:: Passage provided ::
-- Opening Marker --

For the last night of Pittenweem Arts Festival we improvised a raft with a fire sculpture built onto it. The idea was for it to be lit, then floated out to sea from the harbour after the Carnival Parade – the finale of the week-long festival. Unfortunately that night was unusually still and the sea untypical calm, and the raft refused to leave with the tide. Not wanting to disappoint the crowd of spectators Melissa Wyer, one of our performers, stripped down to her underwear, jumped into the harbour and towed the raft out to sea, swimming with the tow rope gripped in her mouth.

BOB FRITH, KEITH BRAY (m), DAVE GILES (m), MELISSA WYER, ADAM STRICKSON, MOIRA HIRST (h), RONA LEE, LUANA DEE, CLAIRE HEWLETT, AMANDA SPEED (admin)

1984: SEOL

The 1983 tour of Fife had happened in large part because of the help and support of Jenny Wilson, Director of the Crawford Arts Centre in St Andrews. Jenny had previously been Director at Mid-Pennine Arts, and one of our earliest supporters. Later Jenny went on to become Director of Dumfries and Galloway Arts Association. After recommendations from Jenny we were approached by the Scottish Arts Council to consider a tour of the Outer Hebrides. So, in October 1983, I went off for a preliminary reconnaissance to see if this attractive possibility would be viable. I began my journey at the southern islands, taking the Calmac ferry from Oban to Barra.

After Barra I made my way north, from Eriskay through the Uists and Benbecula, to Berneray and then to Harris. As I went north I moved further away from Catholicism, and by the time I was in North Uist it was clearly a protestant country, a place of the Free Church, the ‘Wee Frees’. Early in 1983, with the outline of the tour agreed, I returned with Moira Hirst, our horse-handler, and we plotted out a more precise itinerary for the tour, heading north again, from Vatersay and Barra. In the event we decided against Lewis as the long pull north on the A589 from Harris was daunting and probably not doable by our horses given the heavy loads they pulled. So our tour had to finish further south, in Tarbert, the ‘capital’ of Harris, and nearby Seilobost.

The show

We read and learned from the experiences of other companies who had made shorter tours of the islands. One result of this was that a friend (Sue MacGovern) went on an advance cycle tour of the route. Sue spoke to locals and put up posters two weeks before our arrival. I wrote a script based around local themes. A story of a voyage undertaken by a young girl in search of her father and younger brother who had been taken in a storm whilst out fishing. Being wordless it avoided the English versus Gaelic issue, and I was able to weave in a storyline relating to a very topical concern on the islands – the radioactive spill from English nuclear plants such as Windscale, which local fisherman feared threatened the fish stocks.

-- Closing Marker --

:: Listed entries ::
-- Opening Marker --

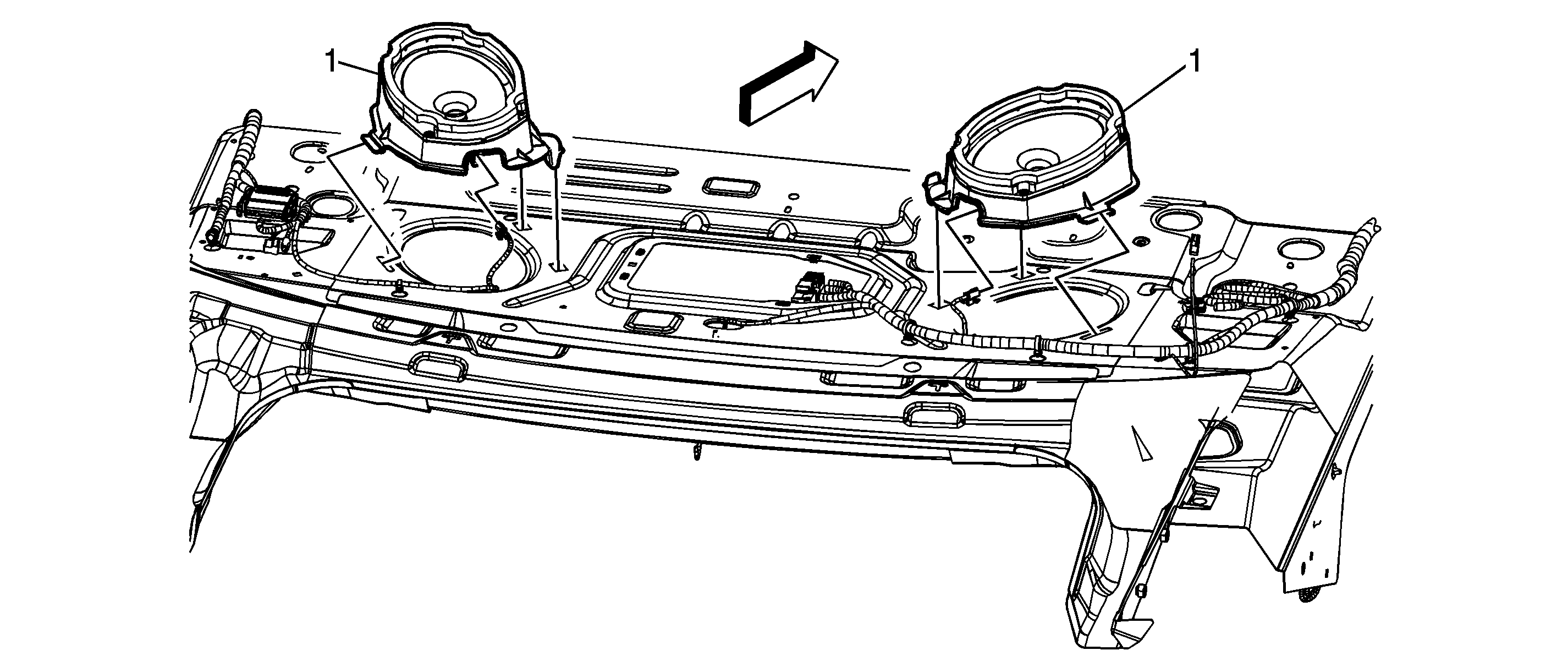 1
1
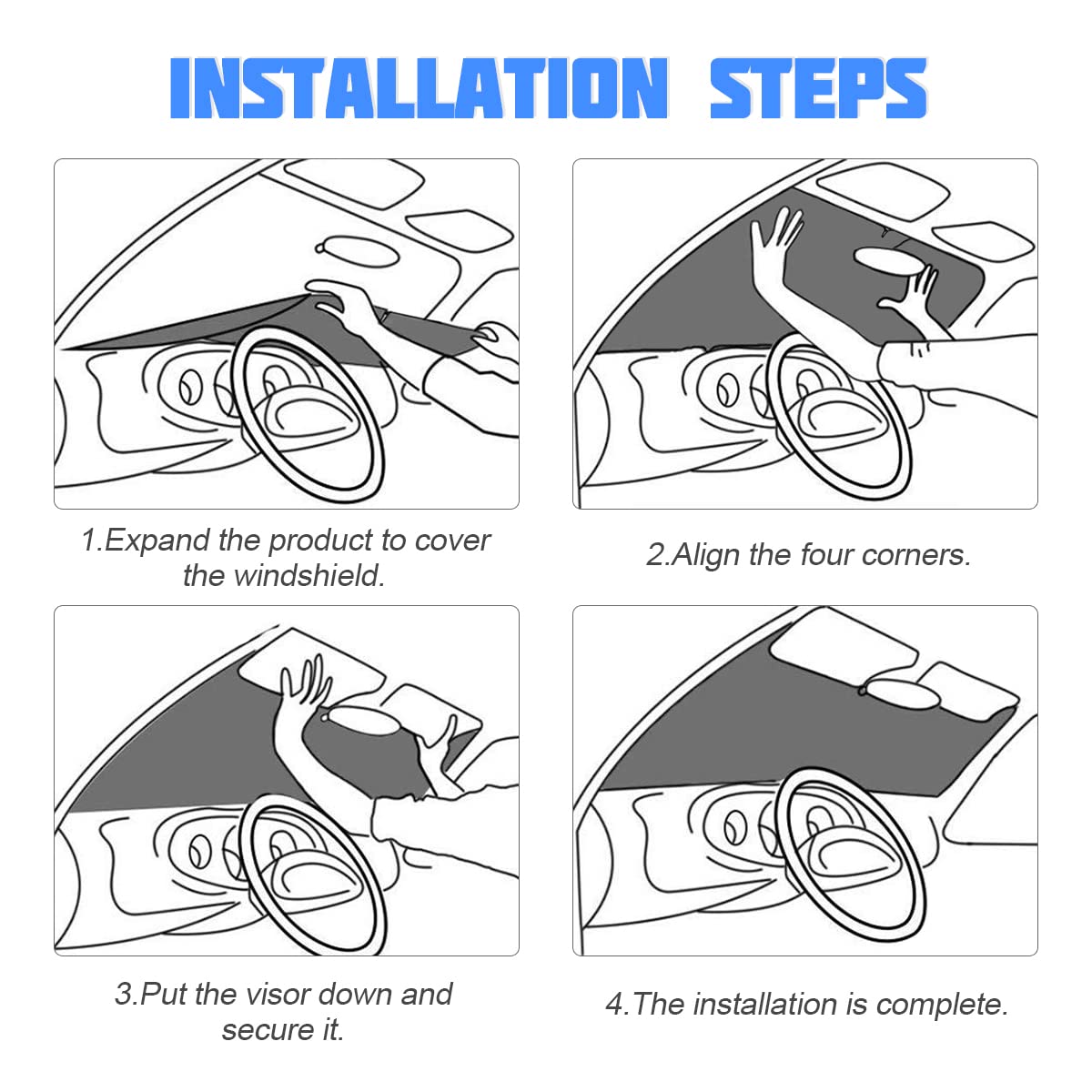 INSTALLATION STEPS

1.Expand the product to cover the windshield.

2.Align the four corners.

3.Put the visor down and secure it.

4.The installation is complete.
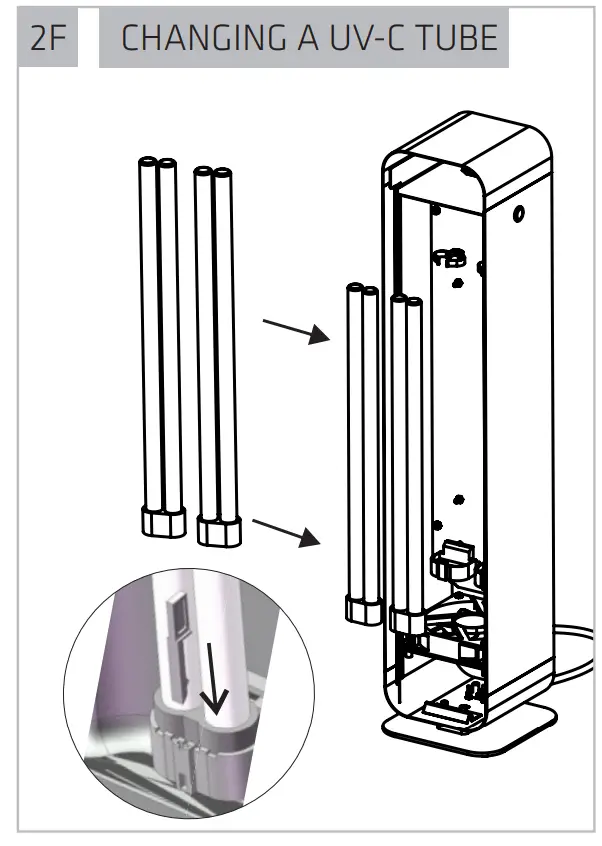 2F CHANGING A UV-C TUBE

-- Closing Marker --
-- Opening Marker --

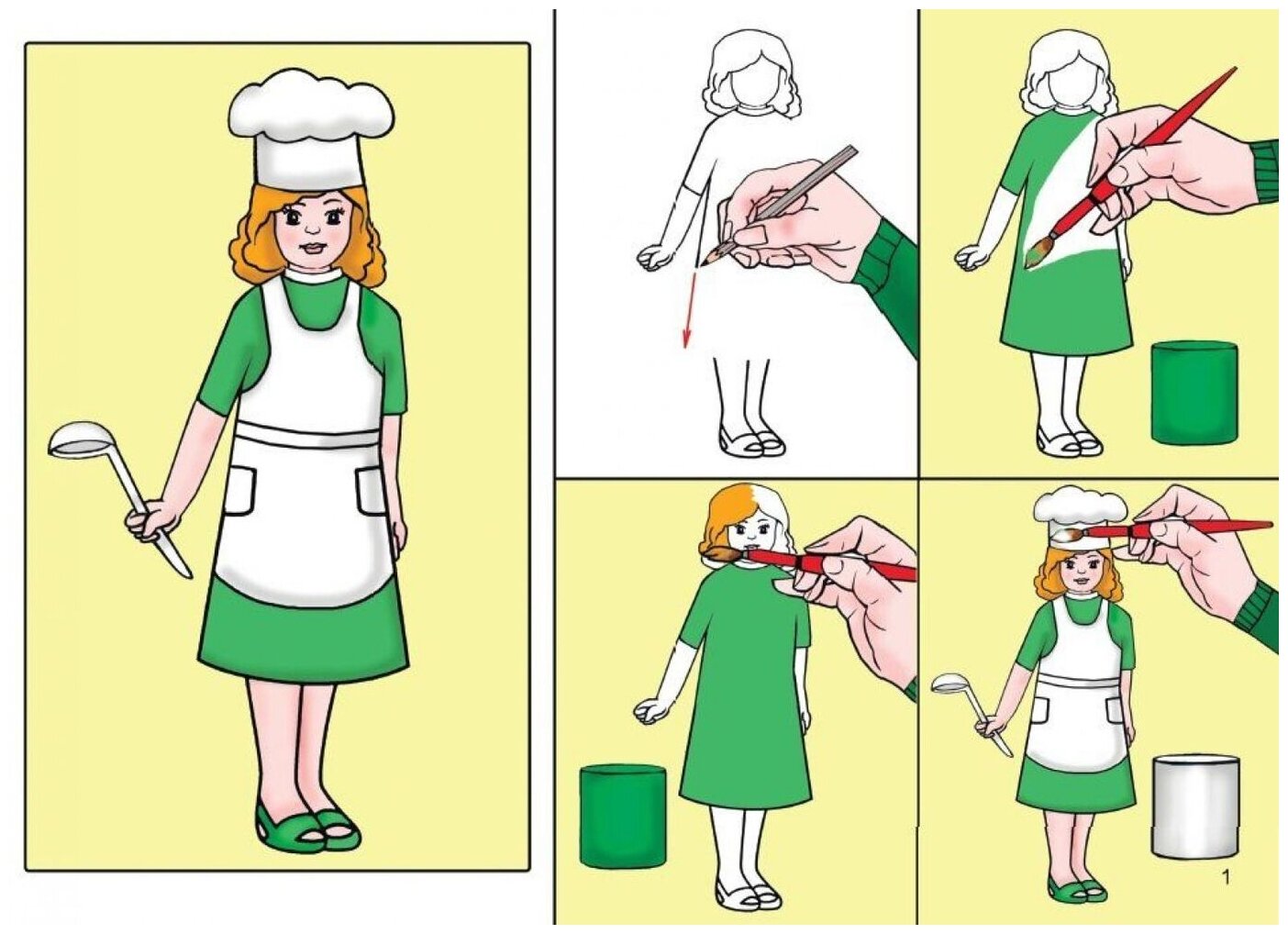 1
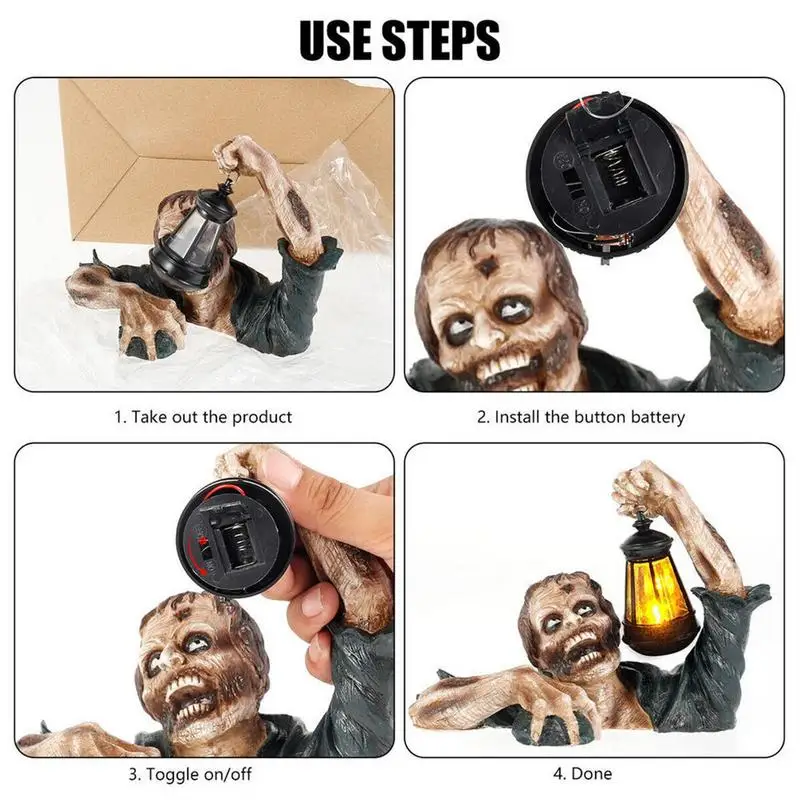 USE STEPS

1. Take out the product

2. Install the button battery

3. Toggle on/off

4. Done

-- Closing Marker --

:: What needs to be done ::
Reproduce the stretch from "For the last" through "in her mouth." in the passage on the company's tours, swapping "raft" for "barge". The rows come from a separate source, unrelated to the passage on the company's tours.

:: Solution to this exercise ::
For the last night of Pittenweem Arts Festival we improvised a barge with a fire sculpture built onto it. The idea was for it to be lit, then floated out to sea from the harbour after the Carnival Parade – the finale of the week-long festival. Unfortunately that night was unusually still and the sea untypical calm, and the barge refused to leave with the tide. Not wanting to disappoint the crowd of spectators Melissa Wyer, one of our performers, stripped down to her underwear, jumped into the harbour and towed the barge out to sea, swimming with the tow rope gripped in her mouth.